# Has Anyone Visited Mumbai  India?



## Lon (Jul 13, 2017)

I watched a Amazon Prime Doco last night on The Worlds Busiest Train Station. Incredible!!
Mumbai has a fascinating history but it's definitely not a city I would care to visit.


----------



## Falcon (Jul 13, 2017)

Let's send them condoms !!


----------



## jujube (Jul 13, 2017)

I'll be there in February; I'll let you know what I think about it then.   We're flying into Delhi and flying out of Mumbai.  

I'll have to go see the train station, as I LOVE train stations.  Probably a holdover from my childhood when I thought going to the train station was the cat's meow.  I still don't think an airport can hold up against a train station for "excitement"......the announcements echoing off all the marble, the sound of the trains, the smells.


----------



## Lon (Jul 13, 2017)

jujube said:


> I'll be there in February; I'll let you know what I think about it then.   We're flying into Delhi and flying out of Mumbai.
> 
> I'll have to go see the train station, as I LOVE train stations.  Probably a holdover from my childhood when I thought going to the train station was the cat's meow.  I still don't think an airport can hold up against a train station for "excitement"......the announcements echoing off all the marble, the sound of the trains, the smells.

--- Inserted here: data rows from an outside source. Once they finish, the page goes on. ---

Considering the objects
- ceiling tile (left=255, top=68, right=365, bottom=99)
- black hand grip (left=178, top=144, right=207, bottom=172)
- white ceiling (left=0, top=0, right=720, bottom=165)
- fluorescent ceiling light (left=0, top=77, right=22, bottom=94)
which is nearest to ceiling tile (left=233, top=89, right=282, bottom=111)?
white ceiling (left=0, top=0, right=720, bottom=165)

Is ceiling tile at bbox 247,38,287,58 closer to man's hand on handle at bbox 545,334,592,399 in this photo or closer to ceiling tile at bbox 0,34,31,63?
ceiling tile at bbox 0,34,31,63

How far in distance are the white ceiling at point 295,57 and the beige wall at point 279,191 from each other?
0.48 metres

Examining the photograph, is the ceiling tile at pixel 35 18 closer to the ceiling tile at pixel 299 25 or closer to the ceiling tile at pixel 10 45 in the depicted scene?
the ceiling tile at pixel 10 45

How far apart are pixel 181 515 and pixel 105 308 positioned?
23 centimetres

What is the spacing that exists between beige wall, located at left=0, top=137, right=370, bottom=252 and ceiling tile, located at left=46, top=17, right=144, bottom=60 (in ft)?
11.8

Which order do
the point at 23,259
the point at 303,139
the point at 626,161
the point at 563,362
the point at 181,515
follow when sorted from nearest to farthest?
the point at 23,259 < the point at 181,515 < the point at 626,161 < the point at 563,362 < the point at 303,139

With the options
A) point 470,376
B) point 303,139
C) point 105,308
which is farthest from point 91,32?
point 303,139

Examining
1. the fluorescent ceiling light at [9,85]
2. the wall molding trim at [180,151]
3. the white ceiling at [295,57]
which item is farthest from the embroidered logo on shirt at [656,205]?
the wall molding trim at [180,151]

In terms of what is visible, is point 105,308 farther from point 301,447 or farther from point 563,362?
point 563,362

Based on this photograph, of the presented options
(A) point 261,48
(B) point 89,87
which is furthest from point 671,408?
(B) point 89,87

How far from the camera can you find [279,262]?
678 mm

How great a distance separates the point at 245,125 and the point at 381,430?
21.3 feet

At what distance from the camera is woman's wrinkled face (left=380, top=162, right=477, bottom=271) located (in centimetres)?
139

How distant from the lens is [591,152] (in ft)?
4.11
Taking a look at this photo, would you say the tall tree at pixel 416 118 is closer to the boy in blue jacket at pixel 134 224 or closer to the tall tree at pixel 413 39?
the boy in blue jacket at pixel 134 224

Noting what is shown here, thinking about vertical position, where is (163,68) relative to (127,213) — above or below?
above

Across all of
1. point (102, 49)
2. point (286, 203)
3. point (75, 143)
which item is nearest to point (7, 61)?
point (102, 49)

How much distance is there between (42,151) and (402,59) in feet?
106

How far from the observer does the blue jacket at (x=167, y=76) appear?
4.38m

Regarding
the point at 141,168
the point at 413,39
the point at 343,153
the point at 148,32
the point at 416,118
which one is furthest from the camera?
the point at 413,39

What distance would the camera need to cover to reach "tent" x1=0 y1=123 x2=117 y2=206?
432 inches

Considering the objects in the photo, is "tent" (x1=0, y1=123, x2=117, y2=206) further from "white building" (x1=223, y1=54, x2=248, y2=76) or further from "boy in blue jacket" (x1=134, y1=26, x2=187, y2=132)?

I share your memories of train stations. For me it was Penn Station in Newark New Jersey.


----------



## Packerjohn (Aug 9, 2017)

Yes,  I have been there during my 2nd trip to Asia.  I spent 2 months traveling in India from Nepal to Calcutta, to New Delhi, to Mumbai, Goa and down through the heat of the south to Sri Lanka.  It was the trip of a life time.  Many don't like India, I loved it:  the trains, the temples, the beaches, the history, etc.  What's not to like?  Cows walking on the streets.  Yes, it part of the atmosphere.


----------



## merlin (Aug 16, 2017)

Packerjohn said:


> Yes,  I have been there during my 2nd trip to Asia.  I spent 2 months traveling in India from Nepal to Calcutta, to New Delhi, to Mumbai, Goa and down through the heat of the south to Sri Lanka.  It was the trip of a life time.  Many don't like India, I loved it:  the trains, the temples, the beaches, the history, etc.  What's not to like?  Cows walking on the streets.  Yes, it part of the atmosphere.


Yes I like India have been many times about 12 or 13 I think, loved everything about it like you, Mumbai was not my favourite city though, I preferred Rajasthan and the south...


----------



## NancyNGA (Aug 16, 2017)

Not Mumbai, but Calcutta and Madras, back in 1990.  Two very different cities.    I loved India, too.


----------